Requirement » Please turn the lines starting at the one containing "How distant from" and ending at the last line into a Markdown table with the columns "No." and "Line", leaving out blank lines.

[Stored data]

● ● ● ● ● ● ●

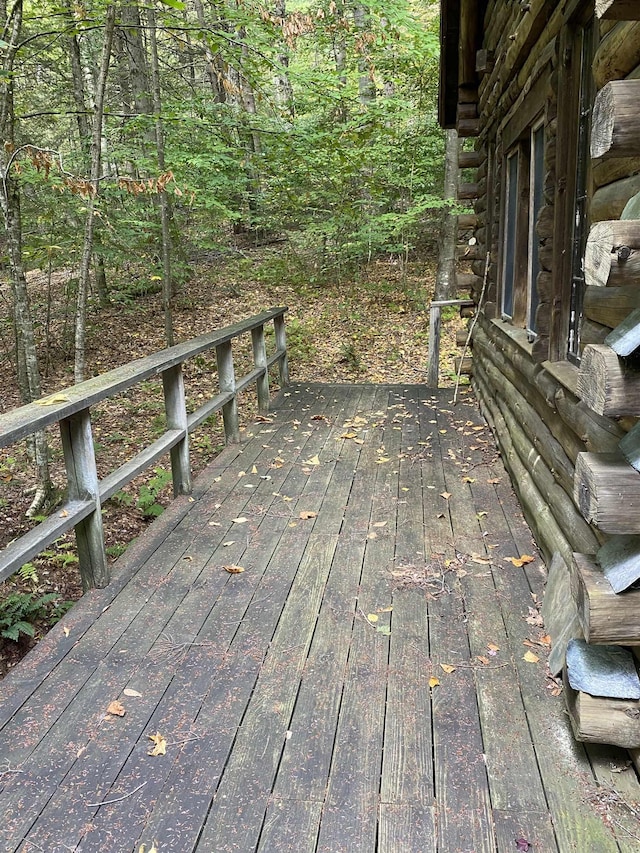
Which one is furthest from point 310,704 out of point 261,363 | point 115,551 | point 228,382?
point 261,363

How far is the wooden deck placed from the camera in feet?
6.59

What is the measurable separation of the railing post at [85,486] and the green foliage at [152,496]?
1.80 metres

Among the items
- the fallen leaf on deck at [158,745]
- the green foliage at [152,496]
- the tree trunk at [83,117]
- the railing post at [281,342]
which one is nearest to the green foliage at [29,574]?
the green foliage at [152,496]

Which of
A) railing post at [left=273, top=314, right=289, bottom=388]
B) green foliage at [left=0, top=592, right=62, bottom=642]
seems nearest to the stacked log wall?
railing post at [left=273, top=314, right=289, bottom=388]

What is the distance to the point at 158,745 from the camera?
236 centimetres

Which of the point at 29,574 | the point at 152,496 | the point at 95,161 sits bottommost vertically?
the point at 29,574

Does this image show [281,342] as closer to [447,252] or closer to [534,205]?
[534,205]

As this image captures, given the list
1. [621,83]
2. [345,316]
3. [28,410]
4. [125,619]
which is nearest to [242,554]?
[125,619]

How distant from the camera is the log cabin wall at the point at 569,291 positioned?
1.89m

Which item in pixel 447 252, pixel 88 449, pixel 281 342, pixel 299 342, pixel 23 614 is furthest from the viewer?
pixel 447 252

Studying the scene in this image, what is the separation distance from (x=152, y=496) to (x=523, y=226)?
4.29m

● ● ● ● ● ● ●

Reply »
| No. | Line |
|---|---|
| 1 | How distant from the camera is the log cabin wall at the point at 569,291 positioned? |
| 2 | 1.89m |
| 3 | Which item in pixel 447 252, pixel 88 449, pixel 281 342, pixel 299 342, pixel 23 614 is furthest from the viewer? |
| 4 | pixel 447 252 |
| 5 | Studying the scene in this image, what is the separation distance from (x=152, y=496) to (x=523, y=226)? |
| 6 | 4.29m |